Fig. 7. Clonotypic features of ST3-reactive B cells.

a UMAP colored by isotype of recovered BCR. b Isotypes recovered from B cell phenotypes. c UMAP colored by frequency of somatic mutation. d Frequency of somatic mutation in heavy chain sequences recovered from each phenotype. P-values are calculated with a two-sided Wilcoxon rank-sum test and are adjusted with Bonferroni correction. e Clonal sizes of ST3-reactive and ST3- B cells. Frequency of IGHV (f) and IGKV/IGLV (g) genes among ST3+ cells from vaccinated monkeys and all ST3- cells. Genes highlighted in red are statistically significantly enriched in the ST3+ fraction (p < 0.001, p values calculated using a two-sided chi-squared test and are adjusted using Bonferroni correction). h CDRH3 junction lengths of ST3-reactive cells using IGHV genes statistically associated with ST3-reactive cells. i IGKV/IGLV gene pairings lengths of ST3-reactive cells using IGHV genes statistically associated with ST3-reactive cells. j Logo plots of CDRH3 junctions of ST3-reactive clonotypes using IGHV4-173, IGHV4-80, and IGHV4-99. k Number of clonotypes with each V-gene recovered from each vaccinated and unvaccinated monkey.

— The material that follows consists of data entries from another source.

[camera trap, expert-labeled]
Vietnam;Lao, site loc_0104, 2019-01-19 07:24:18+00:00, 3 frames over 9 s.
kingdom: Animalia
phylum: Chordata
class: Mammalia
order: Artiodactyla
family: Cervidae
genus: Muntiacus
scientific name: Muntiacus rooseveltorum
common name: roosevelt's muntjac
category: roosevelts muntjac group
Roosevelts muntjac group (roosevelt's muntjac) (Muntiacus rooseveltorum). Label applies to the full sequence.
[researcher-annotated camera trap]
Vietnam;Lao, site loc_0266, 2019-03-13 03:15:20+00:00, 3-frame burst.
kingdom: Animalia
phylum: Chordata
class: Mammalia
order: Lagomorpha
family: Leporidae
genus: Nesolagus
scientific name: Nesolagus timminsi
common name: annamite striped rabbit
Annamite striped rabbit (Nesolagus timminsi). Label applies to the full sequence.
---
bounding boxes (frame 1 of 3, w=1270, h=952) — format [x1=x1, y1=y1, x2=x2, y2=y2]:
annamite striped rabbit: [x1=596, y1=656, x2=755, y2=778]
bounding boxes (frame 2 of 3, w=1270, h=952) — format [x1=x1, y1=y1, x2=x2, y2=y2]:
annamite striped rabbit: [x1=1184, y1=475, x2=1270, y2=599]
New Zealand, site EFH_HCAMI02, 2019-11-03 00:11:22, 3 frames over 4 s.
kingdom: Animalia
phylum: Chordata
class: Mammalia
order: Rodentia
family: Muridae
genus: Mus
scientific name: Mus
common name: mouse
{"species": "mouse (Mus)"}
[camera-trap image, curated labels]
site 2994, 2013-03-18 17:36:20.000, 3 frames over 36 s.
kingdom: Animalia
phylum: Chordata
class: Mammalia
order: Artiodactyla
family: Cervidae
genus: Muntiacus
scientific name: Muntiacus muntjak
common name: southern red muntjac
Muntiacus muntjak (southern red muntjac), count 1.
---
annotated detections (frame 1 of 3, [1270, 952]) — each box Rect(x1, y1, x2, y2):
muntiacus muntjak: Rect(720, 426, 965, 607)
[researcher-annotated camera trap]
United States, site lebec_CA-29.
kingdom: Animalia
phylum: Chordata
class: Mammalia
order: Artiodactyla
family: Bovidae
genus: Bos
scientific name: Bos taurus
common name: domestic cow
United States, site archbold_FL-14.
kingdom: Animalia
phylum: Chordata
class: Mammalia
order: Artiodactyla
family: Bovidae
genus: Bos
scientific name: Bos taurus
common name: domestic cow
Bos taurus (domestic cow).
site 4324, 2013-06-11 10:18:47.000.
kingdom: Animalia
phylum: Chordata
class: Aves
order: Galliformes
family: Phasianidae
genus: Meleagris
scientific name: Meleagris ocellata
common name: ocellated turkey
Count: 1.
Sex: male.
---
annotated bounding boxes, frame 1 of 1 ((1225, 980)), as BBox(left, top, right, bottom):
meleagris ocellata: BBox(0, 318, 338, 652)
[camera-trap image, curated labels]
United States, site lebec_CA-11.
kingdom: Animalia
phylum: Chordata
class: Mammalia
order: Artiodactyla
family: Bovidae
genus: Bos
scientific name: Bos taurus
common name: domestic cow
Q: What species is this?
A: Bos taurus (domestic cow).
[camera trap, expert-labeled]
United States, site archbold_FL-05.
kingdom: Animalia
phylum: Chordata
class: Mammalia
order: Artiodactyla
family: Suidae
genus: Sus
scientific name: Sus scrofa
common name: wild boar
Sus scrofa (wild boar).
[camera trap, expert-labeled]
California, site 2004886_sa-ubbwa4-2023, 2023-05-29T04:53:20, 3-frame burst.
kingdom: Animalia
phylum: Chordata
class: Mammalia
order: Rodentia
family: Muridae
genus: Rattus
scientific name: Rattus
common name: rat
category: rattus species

Fig. 8. Convergent BCR sequences exhibit specific binding to ST3.

a Plots of recombinant Rhesus-murine chimeric antibodies binding to ST3 as a function of concentration and IGHV gene. Each line represents an antibody selected from a single clone. b Heatmap of antibody binding to 93 different pneumococcal serotypes as a function of IGHV gene family and monkey. The values are shown for MFI measured with 2.3 µg/L of antibody by Luminex. The full list of serotypes evaluated is provided in the Supplementary Data 2.